It’s book club time! How I have been looking forward to this.
On Fridays for the next month, we’ll be discussing The Crucible of Doubt by Terryl and Fiona Givens. Up today: the introduction, chapter 1, and chapter 2.*
A reminder: the main event here in this book club is not my posts about the book, but your thoughts, and especially the contributions of our featured commenters Sam Brown, Robert Couch, Kristine Haglund, Heather Hardy, Emily Jensen, Brandt Malone, Mitch Mayne, Rosalynde Welch, and Dan Wotherspoon.
Since the conversation is most the important thing here, I’ll be editing or deleting comments that are insulting or just wildly off-topic.
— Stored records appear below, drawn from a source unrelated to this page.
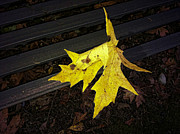 Ron Roberts Photography Photographs Posters - Leaf on a Bench Poster by Ron Roberts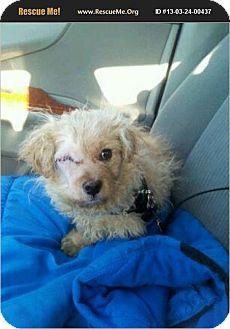 Cockapoo Puppy for adoption in Chicago, Illinois - Oliver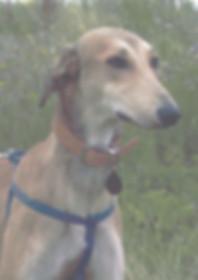 Lester-dog-photo.jpg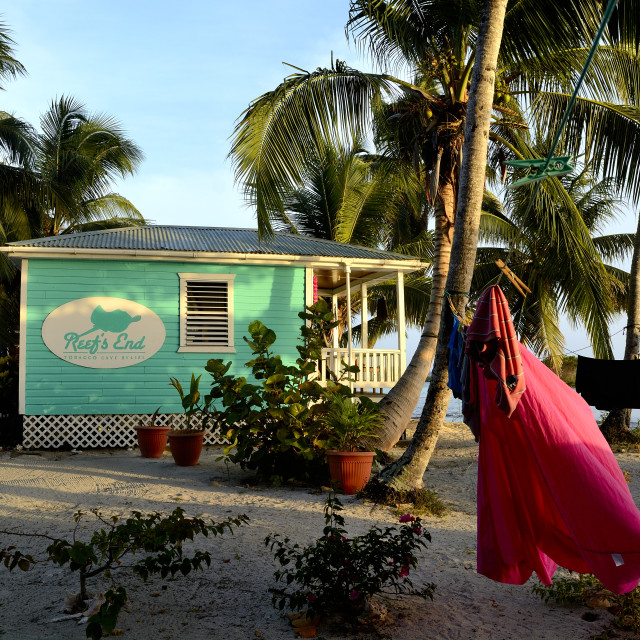 """Reef's End Resort at Tobacco Caye in Belize"" stock image"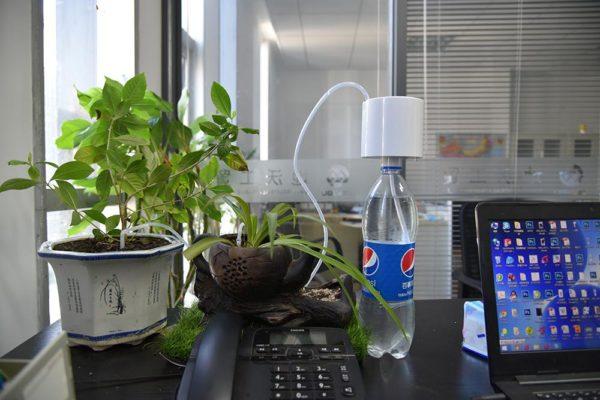 Покупка растений через интернет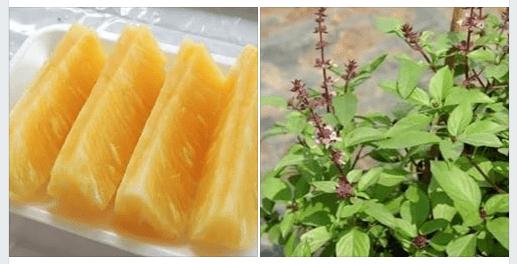 น้ำสับปะรด+โหระพา รักษาผู้ที่เกล็ดเลือดต่ำ เลือดจาง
This is going to be a safe place to talk about doubt. No accusations or counter-accusations. It’s fine to discuss uncomfortable or difficult questions you have about the Church, but please use “I statements” and remember we’re all in this journey together.
To get our conversation started, I wanted to post a short, rather amazing quote from the book and then some discussion questions.
. . . . true religion is inseparable from suffering. It tells us the truth about the human condition without flinching, offers no cheap solutions, and conceals none of the costly price . . . . We feel unmoored if our religion fails to answer all our questions, if it does not resolve our anxious fears, if it does not tie up all loose ends. We want a script, and we find we stand before a blank canvas . . . Perhaps we would do better if we came to understand the fundamental incompleteness of the blueprint as something other than a defect, a failure. It is the way it must be, and the way it should be. (pp. 31-32)
So, with that in mind:
- Does the LDS Church encourage us to be comfortable with loose ends, or does it perhaps overemphasize the idea that “real” faith will eventually culminate in perfect knowledge?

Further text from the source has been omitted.